▶ _To be done_: Recast the entries below as a JSON list of strings, one string per line and no blank lines, starting with the line that contains "In this photo, of" and going on through the end of the entries.

▶ _Given records_:
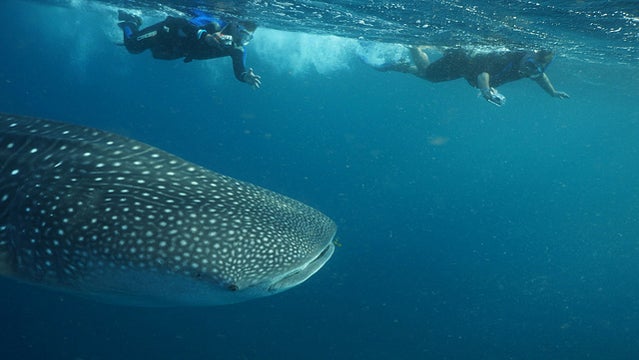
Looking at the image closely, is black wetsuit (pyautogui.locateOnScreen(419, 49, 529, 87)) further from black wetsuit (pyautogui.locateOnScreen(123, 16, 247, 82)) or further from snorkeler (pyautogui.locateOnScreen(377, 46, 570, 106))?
black wetsuit (pyautogui.locateOnScreen(123, 16, 247, 82))

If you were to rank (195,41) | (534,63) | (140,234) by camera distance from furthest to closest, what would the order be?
(534,63), (195,41), (140,234)

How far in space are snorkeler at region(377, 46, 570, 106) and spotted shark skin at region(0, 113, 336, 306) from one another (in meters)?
8.89

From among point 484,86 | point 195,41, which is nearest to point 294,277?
point 195,41

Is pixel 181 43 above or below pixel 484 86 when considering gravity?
above

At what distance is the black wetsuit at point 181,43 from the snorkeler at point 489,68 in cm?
683

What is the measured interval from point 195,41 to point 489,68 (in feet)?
29.6

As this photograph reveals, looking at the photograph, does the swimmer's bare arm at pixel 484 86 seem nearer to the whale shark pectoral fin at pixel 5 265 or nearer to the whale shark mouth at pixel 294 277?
the whale shark mouth at pixel 294 277

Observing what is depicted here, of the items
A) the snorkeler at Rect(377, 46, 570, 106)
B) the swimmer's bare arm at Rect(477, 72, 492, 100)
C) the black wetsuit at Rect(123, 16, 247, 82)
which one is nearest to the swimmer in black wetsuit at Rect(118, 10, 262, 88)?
the black wetsuit at Rect(123, 16, 247, 82)

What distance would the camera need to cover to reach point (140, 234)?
3.31 m

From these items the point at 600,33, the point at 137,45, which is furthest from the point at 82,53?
the point at 600,33

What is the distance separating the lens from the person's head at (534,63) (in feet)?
39.3

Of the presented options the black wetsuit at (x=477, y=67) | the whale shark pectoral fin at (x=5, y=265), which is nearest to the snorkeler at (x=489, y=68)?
the black wetsuit at (x=477, y=67)

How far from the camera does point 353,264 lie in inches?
653

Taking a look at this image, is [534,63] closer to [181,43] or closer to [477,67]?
[477,67]
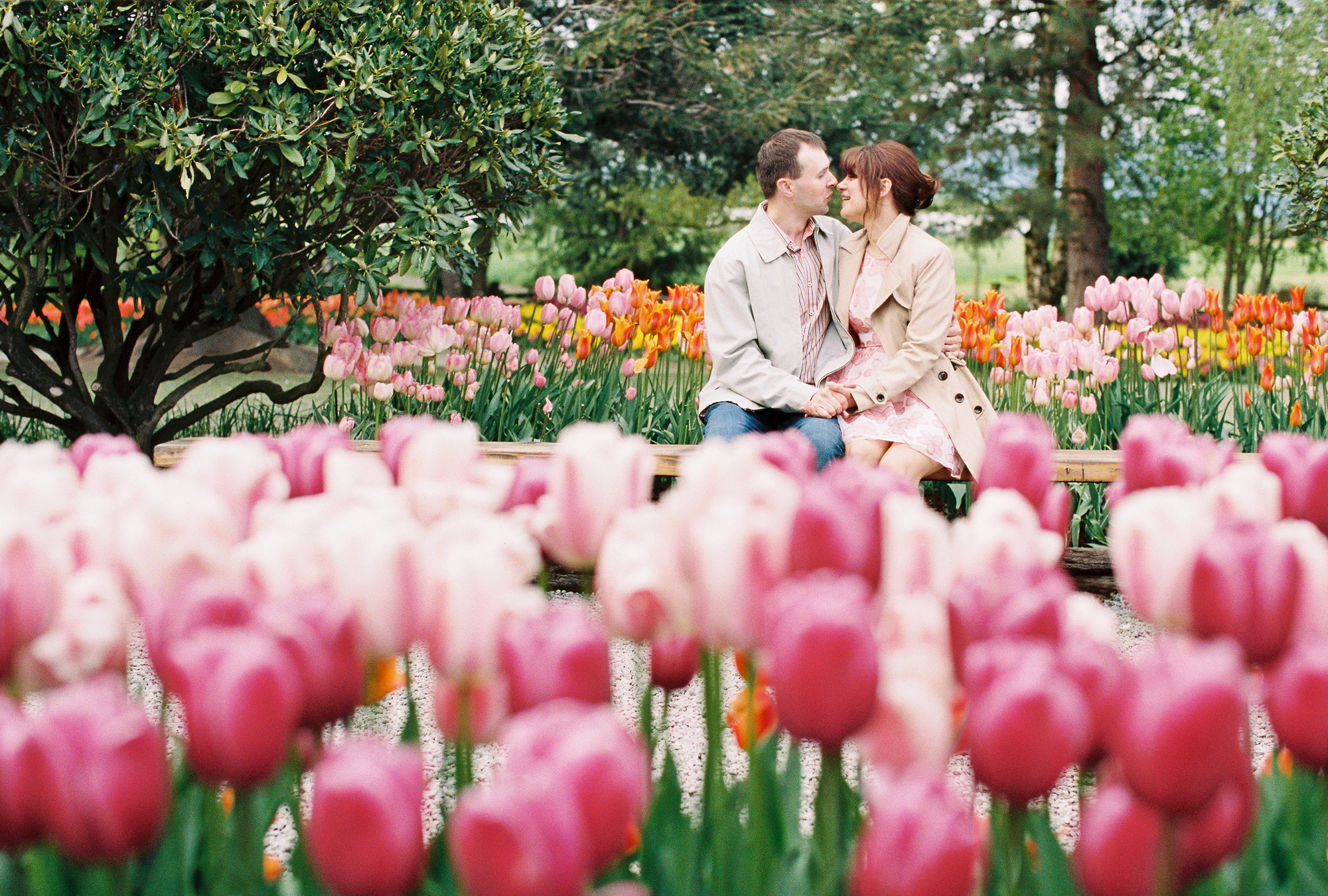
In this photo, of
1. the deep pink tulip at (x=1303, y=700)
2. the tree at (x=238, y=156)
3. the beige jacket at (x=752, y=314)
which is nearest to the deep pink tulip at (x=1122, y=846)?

▶ _Expected output_:
[
  "In this photo, of",
  "1. the deep pink tulip at (x=1303, y=700)",
  "2. the tree at (x=238, y=156)",
  "3. the beige jacket at (x=752, y=314)",
  "which is nearest to the deep pink tulip at (x=1122, y=846)?"
]